### EXCERPTED RECORDS

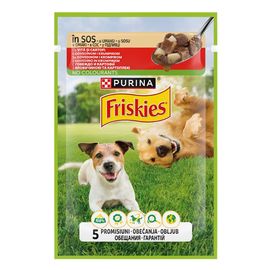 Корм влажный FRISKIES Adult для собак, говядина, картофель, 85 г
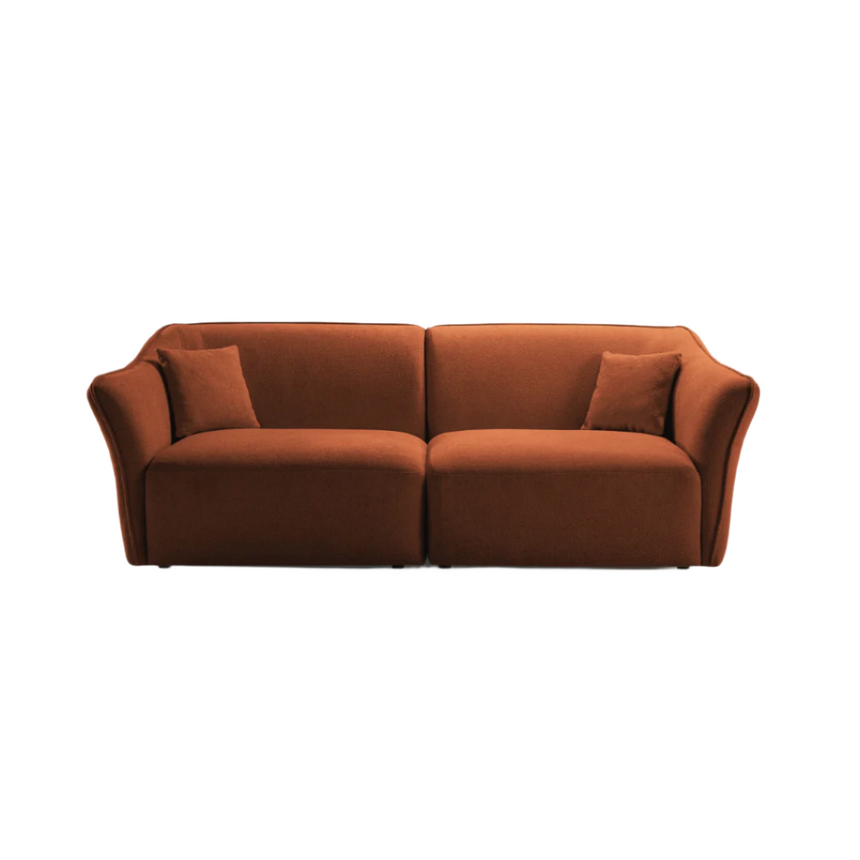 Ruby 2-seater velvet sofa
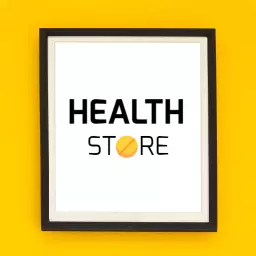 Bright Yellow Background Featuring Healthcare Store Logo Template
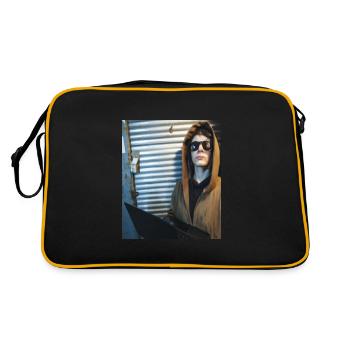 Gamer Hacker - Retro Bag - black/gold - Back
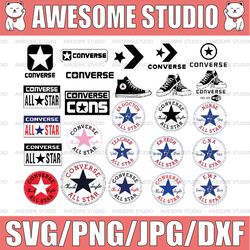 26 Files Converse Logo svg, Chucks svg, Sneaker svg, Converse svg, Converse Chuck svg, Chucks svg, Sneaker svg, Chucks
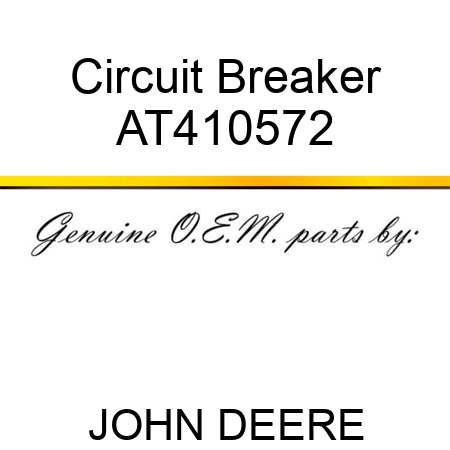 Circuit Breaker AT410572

######

WORK ORDER:
Leaving the pictures out, copy exactly the lines from the line that contains "Ruby 2-seater velvet sofa" to the last line of the data, both ends included.

WRITTEN SOLUTION:
 Ruby 2-seater velvet sofa
 Bright Yellow Background Featuring Healthcare Store Logo Template
 Gamer Hacker - Retro Bag - black/gold - Back
 26 Files Converse Logo svg, Chucks svg, Sneaker svg, Converse svg, Converse Chuck svg, Chucks svg, Sneaker svg, Chucks
 Circuit Breaker AT410572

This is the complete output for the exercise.